***** MATERIAL TO PROCESS
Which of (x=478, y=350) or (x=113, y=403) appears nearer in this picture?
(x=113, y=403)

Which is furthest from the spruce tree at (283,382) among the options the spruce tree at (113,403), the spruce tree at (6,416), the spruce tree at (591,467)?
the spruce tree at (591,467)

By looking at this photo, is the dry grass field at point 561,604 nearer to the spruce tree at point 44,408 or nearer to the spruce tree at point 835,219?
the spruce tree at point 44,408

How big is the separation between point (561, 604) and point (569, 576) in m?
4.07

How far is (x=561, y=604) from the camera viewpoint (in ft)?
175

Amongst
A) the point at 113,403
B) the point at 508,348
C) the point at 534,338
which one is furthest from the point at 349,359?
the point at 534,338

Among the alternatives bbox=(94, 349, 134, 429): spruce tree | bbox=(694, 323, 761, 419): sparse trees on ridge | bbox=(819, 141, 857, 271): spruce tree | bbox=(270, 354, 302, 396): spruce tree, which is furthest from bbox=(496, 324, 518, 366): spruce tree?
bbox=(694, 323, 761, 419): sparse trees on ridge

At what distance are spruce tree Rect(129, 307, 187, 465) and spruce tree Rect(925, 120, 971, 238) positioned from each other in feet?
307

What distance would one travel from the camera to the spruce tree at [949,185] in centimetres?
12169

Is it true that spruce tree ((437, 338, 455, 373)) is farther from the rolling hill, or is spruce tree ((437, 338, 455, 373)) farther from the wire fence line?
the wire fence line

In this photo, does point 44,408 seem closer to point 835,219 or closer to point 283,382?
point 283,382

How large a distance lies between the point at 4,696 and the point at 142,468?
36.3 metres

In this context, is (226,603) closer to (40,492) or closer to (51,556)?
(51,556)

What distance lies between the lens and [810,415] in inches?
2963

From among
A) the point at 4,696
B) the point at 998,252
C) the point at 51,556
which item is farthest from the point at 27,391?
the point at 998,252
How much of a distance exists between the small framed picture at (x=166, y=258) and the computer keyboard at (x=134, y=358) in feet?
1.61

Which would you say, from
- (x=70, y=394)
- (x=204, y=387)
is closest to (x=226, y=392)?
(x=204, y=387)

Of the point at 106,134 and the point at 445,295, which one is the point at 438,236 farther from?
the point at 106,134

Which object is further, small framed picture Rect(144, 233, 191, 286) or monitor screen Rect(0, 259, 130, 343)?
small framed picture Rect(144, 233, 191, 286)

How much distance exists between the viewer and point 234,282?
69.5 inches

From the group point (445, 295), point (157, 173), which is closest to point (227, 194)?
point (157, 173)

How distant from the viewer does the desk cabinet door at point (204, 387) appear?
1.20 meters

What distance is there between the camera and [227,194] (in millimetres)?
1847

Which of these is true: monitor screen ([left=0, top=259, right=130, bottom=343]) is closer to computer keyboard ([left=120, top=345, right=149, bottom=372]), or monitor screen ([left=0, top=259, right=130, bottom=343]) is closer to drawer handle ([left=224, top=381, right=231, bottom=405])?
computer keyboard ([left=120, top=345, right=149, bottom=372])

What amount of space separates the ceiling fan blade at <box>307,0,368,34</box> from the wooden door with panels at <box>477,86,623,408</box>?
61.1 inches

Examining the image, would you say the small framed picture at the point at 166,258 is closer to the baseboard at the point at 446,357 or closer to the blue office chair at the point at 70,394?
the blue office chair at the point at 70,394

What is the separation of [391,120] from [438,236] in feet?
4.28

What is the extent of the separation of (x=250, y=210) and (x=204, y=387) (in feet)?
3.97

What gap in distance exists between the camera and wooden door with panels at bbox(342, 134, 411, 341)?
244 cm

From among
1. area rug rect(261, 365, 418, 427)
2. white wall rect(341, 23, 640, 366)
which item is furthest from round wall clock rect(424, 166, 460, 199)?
**********
Rescale the entries in the stretch from the line containing "What is the separation" through the end of the entries. Reproduce every line in that stretch, but multiply each distance value given as an answer by 2.5, rounding to the same number of decimal places as the original and rounding halves up.

- TASK RESPONSE:
What is the separation of [391,120] from [438,236] in feet?
10.70

What is the extent of the separation of (x=250, y=210) and (x=204, y=387) (in feet)?
9.93

What gap in distance exists between the camera and wooden door with panels at bbox(342, 134, 411, 341)?
610 cm

From among
1. area rug rect(261, 365, 418, 427)
2. white wall rect(341, 23, 640, 366)
which item is furthest from round wall clock rect(424, 166, 460, 199)?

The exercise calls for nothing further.